Ma Meloni non si è limitata ad accettare immediatamente l’invito di Trump a essere presente a Sharm el Sheikh. Insieme ai ministri Tajani e Crosetto ha immediatamente dato la disponibilità ad una possibile partecipazione delle forze armate italiane alla missione internazionale che potrebbe essere chiamata a contribuire alla stabilizzazione della Striscia. E stridente appare questa apertura rispetto alla netta chiusura rispetto a ogni ipotesi di contribuire “boots on the ground” alla sorveglianza di un possibile cessate il fuoco sull’altro fronte caldo, quello fra la Russia e l’Ucraina.
Fra i due scenari le differenze sono però evidenti, se si assume di ragionare senza paraocchi ideologici. Perché sulla frontiera russo-ucraina cedere alle pressioni anglo-francesi anche solo con una generica disponibilità potrebbe essere un gesto pericoloso, letto male dalla parte russa, ed esporre l’Italia a rischi enormi, cui l’opinione pubblica italiana è largamente contraria, con scarse o nulle possibilità di incidere.
In Medio Oriente, invece, l’Italia può giocare un ruolo rilevante, anche in virtù di un enorme capitale di credibilità nelle missioni internazionali accumulato in oltre quarant’anni di esperienza, a partire dal Libano, 1982.
Nell’area oggi i soldati italiani sono già impegnati in almeno quattro missioni, Unifil in Libano, la missione bilaterale di addestramento della polizia palestinese in Cisgiordania, il controllo del valico di Rafah in ambito Unione Europea (sospeso e già ripreso), e il pattugliamento degli stretti di Tiran, nel Mar Rosso. I nostri peacekeepers sono apprezzati da tutte le parti in lotta, dialogano con tutti e antepongono l’approccio umanitario a quello militare. La mano tesa prima della canna del fucile, dicono alcuni osservatori.

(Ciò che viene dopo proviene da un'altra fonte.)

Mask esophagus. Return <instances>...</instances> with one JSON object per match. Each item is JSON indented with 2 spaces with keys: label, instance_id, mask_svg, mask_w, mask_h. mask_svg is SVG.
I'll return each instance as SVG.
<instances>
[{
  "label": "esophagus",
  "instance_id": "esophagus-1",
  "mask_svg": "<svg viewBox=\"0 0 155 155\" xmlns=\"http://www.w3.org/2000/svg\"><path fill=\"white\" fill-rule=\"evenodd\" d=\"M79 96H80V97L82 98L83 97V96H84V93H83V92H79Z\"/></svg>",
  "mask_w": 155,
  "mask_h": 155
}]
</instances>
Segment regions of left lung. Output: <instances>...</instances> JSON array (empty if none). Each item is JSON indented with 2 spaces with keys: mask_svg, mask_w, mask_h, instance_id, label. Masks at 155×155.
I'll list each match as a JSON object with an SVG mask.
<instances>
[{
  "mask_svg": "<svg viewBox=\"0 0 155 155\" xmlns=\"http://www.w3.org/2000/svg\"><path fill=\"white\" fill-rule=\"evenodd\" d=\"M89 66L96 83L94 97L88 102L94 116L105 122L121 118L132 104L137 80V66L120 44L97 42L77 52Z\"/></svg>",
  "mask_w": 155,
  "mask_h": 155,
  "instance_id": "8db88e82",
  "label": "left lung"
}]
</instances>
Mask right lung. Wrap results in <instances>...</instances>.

Nel mettere 200 carabinieri a disposizione per il supporto alla polizia palestinese il governo italiano sembra dimostrarsi consapevole di fare un azzardo calcolato. Di potere realmente incidere con un contributo specifico che potrebbe costituire un mattone significativo alla costruzione di un nuovo equilibrio.

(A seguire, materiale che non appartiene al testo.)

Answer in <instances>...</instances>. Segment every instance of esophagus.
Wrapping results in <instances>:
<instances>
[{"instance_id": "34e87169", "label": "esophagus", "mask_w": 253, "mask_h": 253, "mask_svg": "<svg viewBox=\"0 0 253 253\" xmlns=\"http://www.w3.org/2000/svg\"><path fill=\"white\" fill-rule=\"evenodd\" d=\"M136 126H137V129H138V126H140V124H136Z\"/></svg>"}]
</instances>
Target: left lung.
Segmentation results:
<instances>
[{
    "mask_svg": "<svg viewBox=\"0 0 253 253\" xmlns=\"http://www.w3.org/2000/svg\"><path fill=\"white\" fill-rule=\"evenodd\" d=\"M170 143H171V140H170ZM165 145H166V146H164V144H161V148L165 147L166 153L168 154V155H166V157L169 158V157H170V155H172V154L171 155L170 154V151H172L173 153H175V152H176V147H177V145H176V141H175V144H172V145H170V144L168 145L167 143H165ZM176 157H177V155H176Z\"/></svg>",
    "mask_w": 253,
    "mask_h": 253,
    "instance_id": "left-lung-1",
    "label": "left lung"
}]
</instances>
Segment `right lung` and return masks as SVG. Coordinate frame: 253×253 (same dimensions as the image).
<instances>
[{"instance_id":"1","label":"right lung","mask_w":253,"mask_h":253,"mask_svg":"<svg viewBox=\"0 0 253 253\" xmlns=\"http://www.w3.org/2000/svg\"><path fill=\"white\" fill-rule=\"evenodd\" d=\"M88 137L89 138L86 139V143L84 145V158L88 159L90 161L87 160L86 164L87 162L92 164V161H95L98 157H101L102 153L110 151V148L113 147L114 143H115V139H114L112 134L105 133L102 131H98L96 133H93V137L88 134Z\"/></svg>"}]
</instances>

Eventuali perplessità di qualche alleato, o delle opposizioni, non preoccupano più di tanto. Meloni è convinta che in parlamento la Schlein non potrebbe votare contro la partecipazione dei militari italiani alla missione: contraddirebbe se stessa e la richiesta al governo di fare qualcosa di concreto per la pace. Se lo facesse, un pezzo di Pd non la seguirebbe.
Per parte sua la premier continuerà a tessere la sua tela. Trump, Netanyahu, ma anche l’emiro del Qatar, i sauditi, gli emirati. Martedì sarà a Roma il re di Giordania, che con Meloni riunirà a Roma il gruppo informale del processo di Aqaba, con tutti i principali attori dell’area mediorientale. Tanti fili sottili che si intrecciano, nell’intenzione di dare consistenza al sottilissimo filo della pace. Solo il tempo dirà se la strada tracciata sotto l’egida di Trump porterà frutti. Ma l’Italia di Meloni ha deciso di esserci, e non da comprimaria.